## Task brief
The answer must be one number: how many lines below contain the word "Tanzania".

Segment Start: Supplied records

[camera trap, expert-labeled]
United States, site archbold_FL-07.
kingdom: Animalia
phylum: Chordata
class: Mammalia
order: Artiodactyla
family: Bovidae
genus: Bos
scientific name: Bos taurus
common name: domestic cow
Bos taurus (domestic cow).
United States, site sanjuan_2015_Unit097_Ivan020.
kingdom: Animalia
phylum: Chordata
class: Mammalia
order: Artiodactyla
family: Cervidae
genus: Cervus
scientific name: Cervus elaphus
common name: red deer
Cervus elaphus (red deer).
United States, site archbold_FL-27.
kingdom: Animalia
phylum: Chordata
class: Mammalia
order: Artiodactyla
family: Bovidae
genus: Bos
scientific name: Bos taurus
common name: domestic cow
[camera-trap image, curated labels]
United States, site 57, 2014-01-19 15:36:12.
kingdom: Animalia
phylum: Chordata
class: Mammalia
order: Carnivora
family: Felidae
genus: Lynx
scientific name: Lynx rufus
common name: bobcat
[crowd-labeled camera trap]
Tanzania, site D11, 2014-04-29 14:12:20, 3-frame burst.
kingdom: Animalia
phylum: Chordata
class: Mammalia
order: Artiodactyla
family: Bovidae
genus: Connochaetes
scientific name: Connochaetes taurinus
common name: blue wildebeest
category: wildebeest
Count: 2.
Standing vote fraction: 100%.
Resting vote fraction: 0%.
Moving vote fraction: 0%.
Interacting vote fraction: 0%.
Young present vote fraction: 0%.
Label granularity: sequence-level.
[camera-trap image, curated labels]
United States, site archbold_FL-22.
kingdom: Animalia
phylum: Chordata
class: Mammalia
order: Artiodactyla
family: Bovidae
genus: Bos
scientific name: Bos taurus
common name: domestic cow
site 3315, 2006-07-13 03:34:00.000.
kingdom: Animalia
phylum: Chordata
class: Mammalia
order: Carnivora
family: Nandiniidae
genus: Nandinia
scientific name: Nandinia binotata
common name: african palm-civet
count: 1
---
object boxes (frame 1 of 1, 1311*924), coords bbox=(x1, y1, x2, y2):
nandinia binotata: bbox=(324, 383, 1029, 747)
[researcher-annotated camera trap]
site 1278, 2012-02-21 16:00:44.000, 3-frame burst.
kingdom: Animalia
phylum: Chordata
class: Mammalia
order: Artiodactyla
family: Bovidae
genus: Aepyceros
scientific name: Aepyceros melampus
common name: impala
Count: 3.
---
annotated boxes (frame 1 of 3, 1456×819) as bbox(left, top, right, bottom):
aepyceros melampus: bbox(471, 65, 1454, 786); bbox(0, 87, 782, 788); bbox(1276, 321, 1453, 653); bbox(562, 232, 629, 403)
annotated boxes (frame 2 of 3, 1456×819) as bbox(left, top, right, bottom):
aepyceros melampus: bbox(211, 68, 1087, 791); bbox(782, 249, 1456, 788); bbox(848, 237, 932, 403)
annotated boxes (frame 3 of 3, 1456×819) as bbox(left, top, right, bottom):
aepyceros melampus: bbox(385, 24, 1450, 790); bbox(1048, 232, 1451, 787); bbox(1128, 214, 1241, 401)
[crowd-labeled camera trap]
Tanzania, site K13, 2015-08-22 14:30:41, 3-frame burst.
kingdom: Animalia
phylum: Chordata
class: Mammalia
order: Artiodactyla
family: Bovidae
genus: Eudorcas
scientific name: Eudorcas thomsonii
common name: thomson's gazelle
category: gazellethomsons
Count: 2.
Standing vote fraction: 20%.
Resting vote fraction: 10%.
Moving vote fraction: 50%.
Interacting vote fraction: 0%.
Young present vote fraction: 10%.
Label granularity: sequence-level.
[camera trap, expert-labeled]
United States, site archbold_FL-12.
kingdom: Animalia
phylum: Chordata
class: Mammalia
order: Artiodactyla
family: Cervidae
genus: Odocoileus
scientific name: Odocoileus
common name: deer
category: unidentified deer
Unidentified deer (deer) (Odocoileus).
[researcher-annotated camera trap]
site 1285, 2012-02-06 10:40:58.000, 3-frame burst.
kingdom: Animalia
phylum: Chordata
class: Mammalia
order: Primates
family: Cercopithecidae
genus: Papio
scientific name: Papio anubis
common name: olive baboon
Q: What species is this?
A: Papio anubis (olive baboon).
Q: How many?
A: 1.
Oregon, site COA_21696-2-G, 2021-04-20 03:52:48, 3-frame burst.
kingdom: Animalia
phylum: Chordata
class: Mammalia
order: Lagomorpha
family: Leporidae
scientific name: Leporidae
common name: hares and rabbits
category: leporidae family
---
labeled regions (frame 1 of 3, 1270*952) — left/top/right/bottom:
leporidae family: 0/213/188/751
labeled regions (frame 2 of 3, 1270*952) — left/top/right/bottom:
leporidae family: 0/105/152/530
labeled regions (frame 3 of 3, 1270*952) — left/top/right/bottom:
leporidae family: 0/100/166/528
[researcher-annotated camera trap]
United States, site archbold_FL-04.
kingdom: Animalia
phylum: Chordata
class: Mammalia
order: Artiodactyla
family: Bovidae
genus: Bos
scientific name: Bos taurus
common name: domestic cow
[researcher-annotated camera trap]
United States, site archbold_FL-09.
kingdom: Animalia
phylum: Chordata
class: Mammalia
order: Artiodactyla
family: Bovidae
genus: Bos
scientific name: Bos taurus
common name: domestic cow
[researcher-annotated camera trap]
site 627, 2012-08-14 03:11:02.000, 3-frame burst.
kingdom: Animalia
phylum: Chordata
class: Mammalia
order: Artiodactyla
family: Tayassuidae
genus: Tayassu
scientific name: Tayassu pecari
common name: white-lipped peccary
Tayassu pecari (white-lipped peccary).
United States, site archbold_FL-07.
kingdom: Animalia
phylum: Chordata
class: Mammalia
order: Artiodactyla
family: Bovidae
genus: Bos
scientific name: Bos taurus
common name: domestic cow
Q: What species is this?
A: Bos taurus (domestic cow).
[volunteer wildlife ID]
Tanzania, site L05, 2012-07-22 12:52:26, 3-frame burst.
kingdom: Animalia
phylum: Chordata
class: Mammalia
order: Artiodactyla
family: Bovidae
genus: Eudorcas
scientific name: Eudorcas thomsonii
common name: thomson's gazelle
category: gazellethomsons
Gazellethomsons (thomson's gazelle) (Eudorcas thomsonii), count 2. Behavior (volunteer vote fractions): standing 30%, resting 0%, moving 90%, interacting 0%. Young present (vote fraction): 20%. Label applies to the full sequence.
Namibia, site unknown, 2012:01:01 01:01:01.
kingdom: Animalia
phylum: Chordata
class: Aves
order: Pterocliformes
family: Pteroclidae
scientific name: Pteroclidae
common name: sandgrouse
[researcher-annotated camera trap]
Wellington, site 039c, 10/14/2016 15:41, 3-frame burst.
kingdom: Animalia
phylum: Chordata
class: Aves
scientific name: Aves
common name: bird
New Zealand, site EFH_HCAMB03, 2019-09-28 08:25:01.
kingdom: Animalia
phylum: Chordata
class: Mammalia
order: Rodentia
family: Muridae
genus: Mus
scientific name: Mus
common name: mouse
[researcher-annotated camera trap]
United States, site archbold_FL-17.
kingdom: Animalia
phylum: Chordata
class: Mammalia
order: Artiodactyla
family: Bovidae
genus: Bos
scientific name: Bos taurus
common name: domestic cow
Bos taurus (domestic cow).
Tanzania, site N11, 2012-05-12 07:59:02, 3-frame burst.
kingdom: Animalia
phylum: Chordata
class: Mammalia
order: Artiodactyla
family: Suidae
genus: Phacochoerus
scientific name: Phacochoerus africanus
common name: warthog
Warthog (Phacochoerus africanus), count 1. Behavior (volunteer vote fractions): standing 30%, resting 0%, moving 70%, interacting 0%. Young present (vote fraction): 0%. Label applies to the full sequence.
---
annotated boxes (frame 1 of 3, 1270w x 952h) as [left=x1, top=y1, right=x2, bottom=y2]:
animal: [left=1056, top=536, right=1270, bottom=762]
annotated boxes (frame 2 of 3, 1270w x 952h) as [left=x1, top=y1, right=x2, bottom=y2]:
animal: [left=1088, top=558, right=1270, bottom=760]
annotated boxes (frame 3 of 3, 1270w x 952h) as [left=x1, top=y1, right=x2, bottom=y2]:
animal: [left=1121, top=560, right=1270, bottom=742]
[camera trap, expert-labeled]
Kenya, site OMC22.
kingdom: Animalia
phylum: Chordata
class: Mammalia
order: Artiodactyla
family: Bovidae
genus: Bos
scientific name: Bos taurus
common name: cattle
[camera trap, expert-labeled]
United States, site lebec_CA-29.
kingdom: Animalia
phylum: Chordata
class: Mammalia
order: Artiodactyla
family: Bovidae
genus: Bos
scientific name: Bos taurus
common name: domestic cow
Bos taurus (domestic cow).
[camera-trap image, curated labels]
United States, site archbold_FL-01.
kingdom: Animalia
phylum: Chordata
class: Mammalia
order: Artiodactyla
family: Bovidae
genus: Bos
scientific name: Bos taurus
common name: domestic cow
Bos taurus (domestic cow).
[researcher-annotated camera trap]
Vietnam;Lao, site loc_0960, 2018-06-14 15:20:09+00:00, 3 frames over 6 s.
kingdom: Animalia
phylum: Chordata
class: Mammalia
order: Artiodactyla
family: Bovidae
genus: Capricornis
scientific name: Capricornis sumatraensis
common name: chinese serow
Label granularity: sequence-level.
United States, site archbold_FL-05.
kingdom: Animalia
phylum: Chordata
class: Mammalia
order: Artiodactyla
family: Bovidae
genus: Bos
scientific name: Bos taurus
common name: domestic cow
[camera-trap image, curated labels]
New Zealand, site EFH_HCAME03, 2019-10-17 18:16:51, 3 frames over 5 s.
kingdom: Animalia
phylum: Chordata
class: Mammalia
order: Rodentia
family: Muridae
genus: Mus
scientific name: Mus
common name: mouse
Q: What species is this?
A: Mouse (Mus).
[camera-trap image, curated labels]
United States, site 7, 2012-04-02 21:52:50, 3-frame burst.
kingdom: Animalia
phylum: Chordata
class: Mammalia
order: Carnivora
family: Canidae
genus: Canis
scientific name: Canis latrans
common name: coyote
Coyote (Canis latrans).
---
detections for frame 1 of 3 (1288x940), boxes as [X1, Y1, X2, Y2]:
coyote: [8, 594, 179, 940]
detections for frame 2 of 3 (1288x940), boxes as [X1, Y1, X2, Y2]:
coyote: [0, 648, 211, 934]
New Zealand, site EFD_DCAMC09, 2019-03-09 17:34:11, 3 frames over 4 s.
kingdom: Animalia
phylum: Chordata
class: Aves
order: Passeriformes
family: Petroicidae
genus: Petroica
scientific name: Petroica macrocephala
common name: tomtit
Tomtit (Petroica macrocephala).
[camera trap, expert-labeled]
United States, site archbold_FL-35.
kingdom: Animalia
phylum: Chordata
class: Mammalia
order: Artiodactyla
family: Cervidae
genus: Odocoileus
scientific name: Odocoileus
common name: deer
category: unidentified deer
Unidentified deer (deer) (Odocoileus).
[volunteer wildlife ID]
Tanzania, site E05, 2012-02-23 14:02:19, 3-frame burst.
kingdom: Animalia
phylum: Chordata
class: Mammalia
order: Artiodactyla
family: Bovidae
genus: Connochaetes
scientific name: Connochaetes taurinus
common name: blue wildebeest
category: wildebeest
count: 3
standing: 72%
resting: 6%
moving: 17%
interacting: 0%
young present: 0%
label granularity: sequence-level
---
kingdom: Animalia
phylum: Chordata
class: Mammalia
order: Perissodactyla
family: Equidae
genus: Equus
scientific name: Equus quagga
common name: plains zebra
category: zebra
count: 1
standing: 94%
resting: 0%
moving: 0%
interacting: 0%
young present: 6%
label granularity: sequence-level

Segment End: Supplied records

## Response to the exercise
5